## What is asked
Rewrite everything in the listing below, from the line containing "Based on spatial" down to the line containing "(x=548, y=358) <", both lines included, as a numbered list with the blank lines left out.

=====

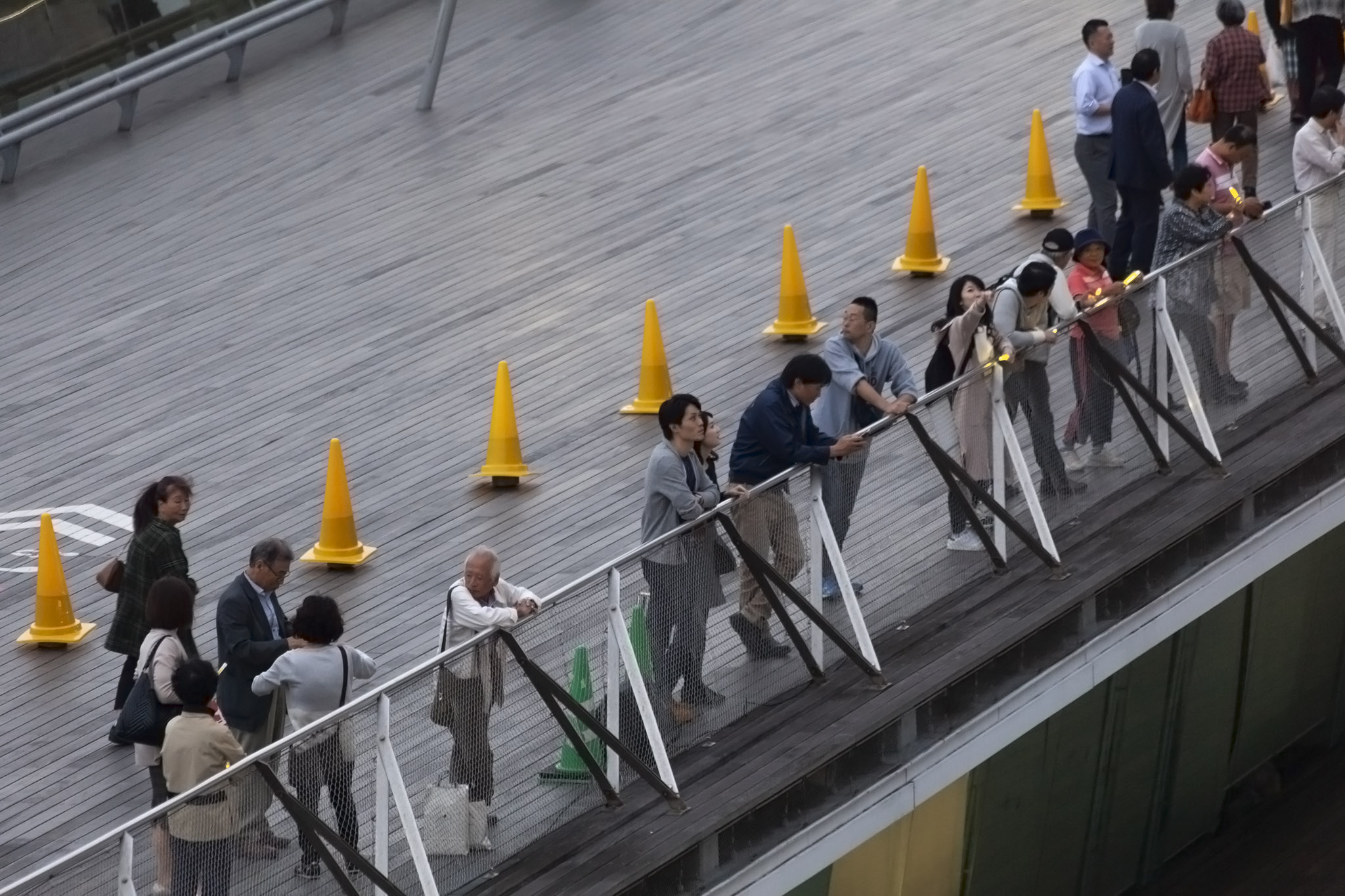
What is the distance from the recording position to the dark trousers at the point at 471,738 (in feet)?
28.8

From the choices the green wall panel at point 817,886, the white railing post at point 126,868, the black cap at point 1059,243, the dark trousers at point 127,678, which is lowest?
the green wall panel at point 817,886

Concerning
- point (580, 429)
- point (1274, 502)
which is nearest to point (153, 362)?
point (580, 429)

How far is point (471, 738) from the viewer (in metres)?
8.84

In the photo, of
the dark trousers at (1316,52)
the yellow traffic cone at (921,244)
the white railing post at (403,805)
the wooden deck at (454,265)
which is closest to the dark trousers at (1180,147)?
the wooden deck at (454,265)

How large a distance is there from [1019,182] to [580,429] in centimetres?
552

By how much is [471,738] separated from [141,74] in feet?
51.0

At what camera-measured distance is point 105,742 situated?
37.6ft

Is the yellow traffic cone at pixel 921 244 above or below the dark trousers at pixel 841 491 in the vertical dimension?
below

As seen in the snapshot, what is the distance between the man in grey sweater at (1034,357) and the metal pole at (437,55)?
11406 mm

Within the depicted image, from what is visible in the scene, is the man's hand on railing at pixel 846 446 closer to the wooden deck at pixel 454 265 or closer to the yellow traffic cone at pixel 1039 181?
the wooden deck at pixel 454 265

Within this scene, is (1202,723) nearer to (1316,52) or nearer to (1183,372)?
(1183,372)

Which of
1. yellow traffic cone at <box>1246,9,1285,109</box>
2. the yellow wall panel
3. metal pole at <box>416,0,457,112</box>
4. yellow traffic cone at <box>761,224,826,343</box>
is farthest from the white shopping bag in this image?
metal pole at <box>416,0,457,112</box>

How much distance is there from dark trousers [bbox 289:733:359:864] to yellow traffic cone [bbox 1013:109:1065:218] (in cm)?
1072

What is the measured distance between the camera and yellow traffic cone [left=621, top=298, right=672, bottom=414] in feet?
49.6
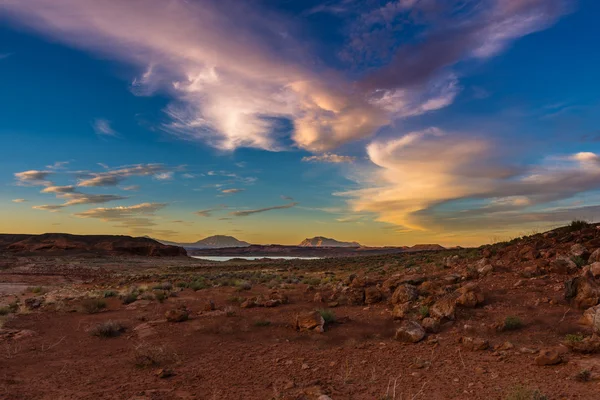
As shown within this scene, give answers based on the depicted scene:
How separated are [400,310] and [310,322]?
278 centimetres

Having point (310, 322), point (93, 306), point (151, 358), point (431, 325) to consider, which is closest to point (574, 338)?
point (431, 325)

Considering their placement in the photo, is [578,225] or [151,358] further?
[578,225]

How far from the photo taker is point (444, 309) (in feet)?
32.0

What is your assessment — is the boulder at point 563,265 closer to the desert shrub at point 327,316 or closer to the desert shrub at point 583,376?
the desert shrub at point 583,376

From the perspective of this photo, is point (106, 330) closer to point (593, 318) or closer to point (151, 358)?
point (151, 358)

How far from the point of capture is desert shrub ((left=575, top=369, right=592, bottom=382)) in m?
5.91

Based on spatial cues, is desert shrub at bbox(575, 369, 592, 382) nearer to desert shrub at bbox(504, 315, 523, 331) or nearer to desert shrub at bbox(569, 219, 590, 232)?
desert shrub at bbox(504, 315, 523, 331)

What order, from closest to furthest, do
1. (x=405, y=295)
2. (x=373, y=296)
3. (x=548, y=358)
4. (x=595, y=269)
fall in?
(x=548, y=358) < (x=595, y=269) < (x=405, y=295) < (x=373, y=296)

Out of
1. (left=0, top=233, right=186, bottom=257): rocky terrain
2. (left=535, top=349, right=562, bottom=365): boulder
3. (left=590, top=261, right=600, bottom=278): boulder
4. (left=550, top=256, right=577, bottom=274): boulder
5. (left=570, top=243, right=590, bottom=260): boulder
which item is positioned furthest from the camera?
(left=0, top=233, right=186, bottom=257): rocky terrain

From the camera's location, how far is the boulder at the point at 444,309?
957 centimetres

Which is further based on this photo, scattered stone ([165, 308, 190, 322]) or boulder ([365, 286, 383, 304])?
boulder ([365, 286, 383, 304])

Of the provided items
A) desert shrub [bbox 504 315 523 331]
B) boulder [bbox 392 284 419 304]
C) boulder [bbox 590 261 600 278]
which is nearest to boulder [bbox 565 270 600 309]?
boulder [bbox 590 261 600 278]

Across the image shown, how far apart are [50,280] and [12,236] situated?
342ft

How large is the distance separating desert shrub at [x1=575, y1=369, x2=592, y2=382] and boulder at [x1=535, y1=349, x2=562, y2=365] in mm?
570
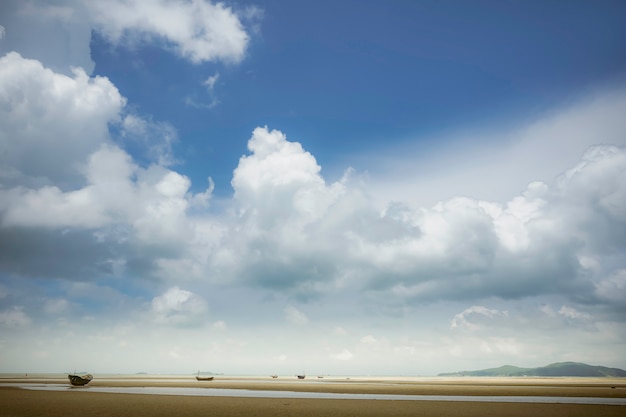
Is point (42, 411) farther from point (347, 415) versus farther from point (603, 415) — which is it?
point (603, 415)

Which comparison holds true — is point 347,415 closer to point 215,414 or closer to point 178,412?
point 215,414

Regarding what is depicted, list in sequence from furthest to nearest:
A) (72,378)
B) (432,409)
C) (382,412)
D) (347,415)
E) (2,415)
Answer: (72,378) < (432,409) < (382,412) < (347,415) < (2,415)

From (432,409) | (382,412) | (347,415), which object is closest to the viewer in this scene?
(347,415)

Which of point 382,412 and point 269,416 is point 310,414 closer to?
point 269,416

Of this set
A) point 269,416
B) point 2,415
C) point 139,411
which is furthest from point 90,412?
point 269,416

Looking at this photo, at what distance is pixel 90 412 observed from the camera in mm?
36812

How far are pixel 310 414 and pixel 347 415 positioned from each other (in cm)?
331

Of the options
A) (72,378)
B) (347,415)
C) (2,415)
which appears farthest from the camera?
(72,378)

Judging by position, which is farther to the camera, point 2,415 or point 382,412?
point 382,412

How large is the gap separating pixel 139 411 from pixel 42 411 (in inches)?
348

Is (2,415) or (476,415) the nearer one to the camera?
(2,415)

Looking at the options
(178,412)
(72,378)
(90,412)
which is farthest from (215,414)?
(72,378)

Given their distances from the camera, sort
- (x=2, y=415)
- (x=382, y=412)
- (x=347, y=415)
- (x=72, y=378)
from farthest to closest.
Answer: (x=72, y=378), (x=382, y=412), (x=347, y=415), (x=2, y=415)

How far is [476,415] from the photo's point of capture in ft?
119
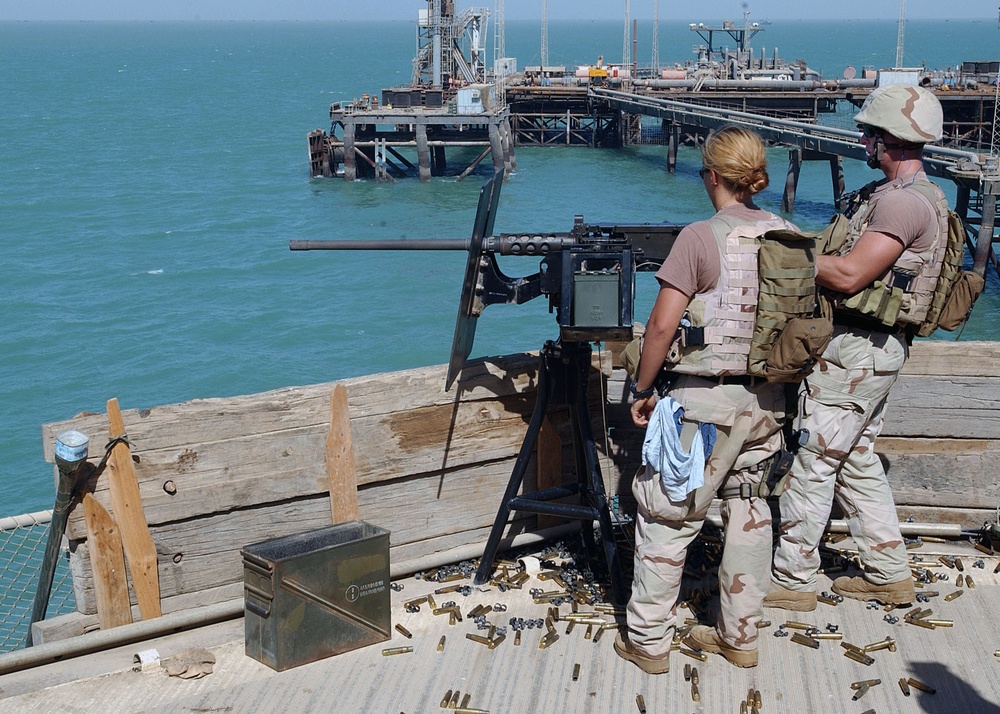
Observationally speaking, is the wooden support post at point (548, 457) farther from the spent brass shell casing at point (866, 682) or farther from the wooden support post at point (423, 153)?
the wooden support post at point (423, 153)

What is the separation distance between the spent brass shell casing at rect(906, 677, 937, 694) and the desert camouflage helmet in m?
2.17

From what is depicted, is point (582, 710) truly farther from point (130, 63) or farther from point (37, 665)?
point (130, 63)

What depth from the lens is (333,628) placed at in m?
4.80

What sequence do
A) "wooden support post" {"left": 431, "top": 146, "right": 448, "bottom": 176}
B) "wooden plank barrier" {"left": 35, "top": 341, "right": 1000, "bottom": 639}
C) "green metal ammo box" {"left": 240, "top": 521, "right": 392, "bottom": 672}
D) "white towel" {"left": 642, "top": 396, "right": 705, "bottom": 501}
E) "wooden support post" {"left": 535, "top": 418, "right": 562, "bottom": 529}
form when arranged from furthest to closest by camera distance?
1. "wooden support post" {"left": 431, "top": 146, "right": 448, "bottom": 176}
2. "wooden support post" {"left": 535, "top": 418, "right": 562, "bottom": 529}
3. "wooden plank barrier" {"left": 35, "top": 341, "right": 1000, "bottom": 639}
4. "green metal ammo box" {"left": 240, "top": 521, "right": 392, "bottom": 672}
5. "white towel" {"left": 642, "top": 396, "right": 705, "bottom": 501}

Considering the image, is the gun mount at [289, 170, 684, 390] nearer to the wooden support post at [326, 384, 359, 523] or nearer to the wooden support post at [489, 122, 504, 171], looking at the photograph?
the wooden support post at [326, 384, 359, 523]

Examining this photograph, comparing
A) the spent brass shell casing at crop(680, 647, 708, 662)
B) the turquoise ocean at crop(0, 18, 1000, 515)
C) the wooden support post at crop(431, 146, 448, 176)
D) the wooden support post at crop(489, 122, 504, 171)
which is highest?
the spent brass shell casing at crop(680, 647, 708, 662)

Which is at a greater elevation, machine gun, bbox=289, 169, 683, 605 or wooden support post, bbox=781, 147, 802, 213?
machine gun, bbox=289, 169, 683, 605

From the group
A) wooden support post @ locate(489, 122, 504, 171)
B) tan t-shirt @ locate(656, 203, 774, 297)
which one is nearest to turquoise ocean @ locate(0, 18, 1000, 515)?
wooden support post @ locate(489, 122, 504, 171)

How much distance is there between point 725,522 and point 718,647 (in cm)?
57

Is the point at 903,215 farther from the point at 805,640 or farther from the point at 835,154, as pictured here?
the point at 835,154

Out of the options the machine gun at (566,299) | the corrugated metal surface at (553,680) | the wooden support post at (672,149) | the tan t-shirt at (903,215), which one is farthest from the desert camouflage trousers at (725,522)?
the wooden support post at (672,149)

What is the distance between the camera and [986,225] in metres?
27.9

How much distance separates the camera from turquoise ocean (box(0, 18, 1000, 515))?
23281 millimetres

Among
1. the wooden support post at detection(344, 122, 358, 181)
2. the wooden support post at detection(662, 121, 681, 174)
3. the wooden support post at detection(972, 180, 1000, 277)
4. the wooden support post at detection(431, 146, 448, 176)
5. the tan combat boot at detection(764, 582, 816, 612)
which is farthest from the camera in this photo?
the wooden support post at detection(431, 146, 448, 176)
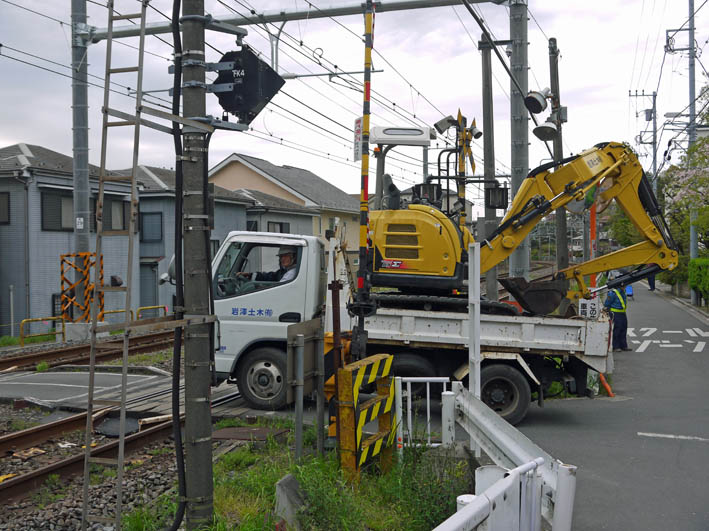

=====

## Result of this exercise
1. Based on spatial cues, is desert shrub at bbox(575, 369, 592, 382) nearer to desert shrub at bbox(504, 315, 523, 331) or nearer to desert shrub at bbox(569, 219, 590, 232)?
2. desert shrub at bbox(504, 315, 523, 331)
3. What order, from closest to furthest, do
4. 1. (x=405, y=295)
5. 2. (x=373, y=296)
6. 3. (x=548, y=358)
7. 4. (x=595, y=269)
8. fall in?
9. (x=548, y=358) < (x=595, y=269) < (x=405, y=295) < (x=373, y=296)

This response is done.